Les perdus de vue ne réapparaissent pas avec de simples lunettes (même électroniques)

13 Oct

perdus 2

 

Pour celles et ceux qui ont pu avoir un moment d’inquiétude en commençant à lire le titre de cet article, je ne vous parlerai pas ici d’une célèbre émission télévisée des années 1990 ni de son animateur qui s’est d’ailleurs désormais soustrait à la vue de ceux qui le suivent en passant du petit écran à la radio.

Il s’agit ici d’évoquer les personnes, plus ou moins nombreuses, qui ont à un moment ou un autre occupé une place réelle dans notre vie, avant de s’en éclipser. Et qui peuvent pour certaines se rappeler de temps à autre à notre souvenir, là où d’autres disparaissent réellement de notre mémoire, pouvant toutefois elles aussi en réémerger à la faveur d’une rencontre fortuite.  Ces perdus de vue se classent généralement en 2 grandes catégories : ceux avec lesquels s’est créée une cassure et ceux dont l’on s’est éloigné sans y faire attention.

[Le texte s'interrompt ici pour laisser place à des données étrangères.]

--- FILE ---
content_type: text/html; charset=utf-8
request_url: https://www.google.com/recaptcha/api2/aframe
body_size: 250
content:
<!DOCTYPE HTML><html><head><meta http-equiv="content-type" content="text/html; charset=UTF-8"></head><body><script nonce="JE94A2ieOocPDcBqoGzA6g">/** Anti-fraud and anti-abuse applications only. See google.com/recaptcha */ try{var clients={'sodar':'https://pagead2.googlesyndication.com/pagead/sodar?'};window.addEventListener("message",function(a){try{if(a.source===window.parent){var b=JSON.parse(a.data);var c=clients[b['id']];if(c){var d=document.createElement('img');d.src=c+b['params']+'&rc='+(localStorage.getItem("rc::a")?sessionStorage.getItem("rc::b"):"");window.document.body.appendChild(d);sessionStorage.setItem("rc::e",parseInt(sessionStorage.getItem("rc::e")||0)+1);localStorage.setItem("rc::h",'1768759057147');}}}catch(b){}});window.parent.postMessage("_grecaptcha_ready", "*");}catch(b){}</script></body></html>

Dans le premier cas, il existe généralement une amertume associée à la personne, que l’on soit principalement coupable ou victime de l’évènement nous ayant séparé. Le pire des cas étant celui où la personne faisant le choix de s’éloigner l’exerce dans le non-dit, avec une incompréhension partielle ou totale de l’autre face à son silence et à son indisponibilité soudains. L’absence de verbalisation empêche au final les 2 individus concernés de passer à autre chose et les enferme dans un conflit certes pas toujours soluble, mais qui aurait pu être dépassé en laissant cet autre en prendre conscience et partager a minima la conclusion de l’impasse de la relation, afin de la conclure de façon apaisée.

Lorsque la raison de l’éloignement est dite, il reste souvent aussi l’impression d’un raté, d’un ressentiment mutuel qui aurait pu être évité ou tout au moins atténué, et le souvenir que l’on associe à l’autre reste teinté d’une part plus ou moins grande de colère ou de regret. Mais le temps faisant son œuvre, l’on apprivoise petit à petit cette part d’ombre jusqu’à parfois être en capacité, si les circonstances y amènent de façon contrainte ou fortuite, de renouer des liens cordiaux, toujours un peu défiants mais que l’on pourrait qualifier de « bonne intelligence », surmonter le passé n’étant jamais l’oublier.

perdus 1

Dans le deuxième cas, celui des pertes de vue non intentionnelles, repenser à l’autre est la plupart du temps agréable. Qu’il s’agisse de son binôme de l’époque estudiantine, de sa bande du collège, de personnes croisées dans le cadre d’activités associatives, autant de personnes avec lesquelles l’on s’était promis de rester en contact mais que les déménagements ou les priorités familiales ou professionnelles des uns et des autres ont fini par éloigner, les souvenirs, photos ou relations communes restées en contact font vivre la sympathie que l’on ressent toujours à leur égard. La magie des réseaux sociaux nous les fait d’ailleurs parfois retrouver, même si l’on réalise alors que l’on n’a pas forcément évolué de la même manière, mais en restant content de savoir ce que chacun est devenu, voire même dans certains cas en recréant une relation, différente de la précédente fondée sur davantage que de la « bonne intelligence » et pouvant être très plaisante.

Cela étant, même dictée par « les circonstances de la vie », cette distance qui s’installe renseigne sur la qualité de la relation initiale, qui était souvent moindre que ce que l’on imaginait. Car il est évident que lorsque l’on veut vraiment, les liens restent, quand bien même les contacts peuvent être peu fréquents à certaines périodes. Le fait d’évoluer sans continuer à prendre des nouvelles de l’autre nous invite à faire preuve de plus de discernement dans ce qui crée ou non notre attachement et la force des amitiés que nous construisons. Et à savoir à l’avenir chausser d’emblée ces fameuses bonnes lunettes – ou la loupe ou le microscope – pour savoir regarder objectivement l’état de la relation et les perspectives qu’elle offre.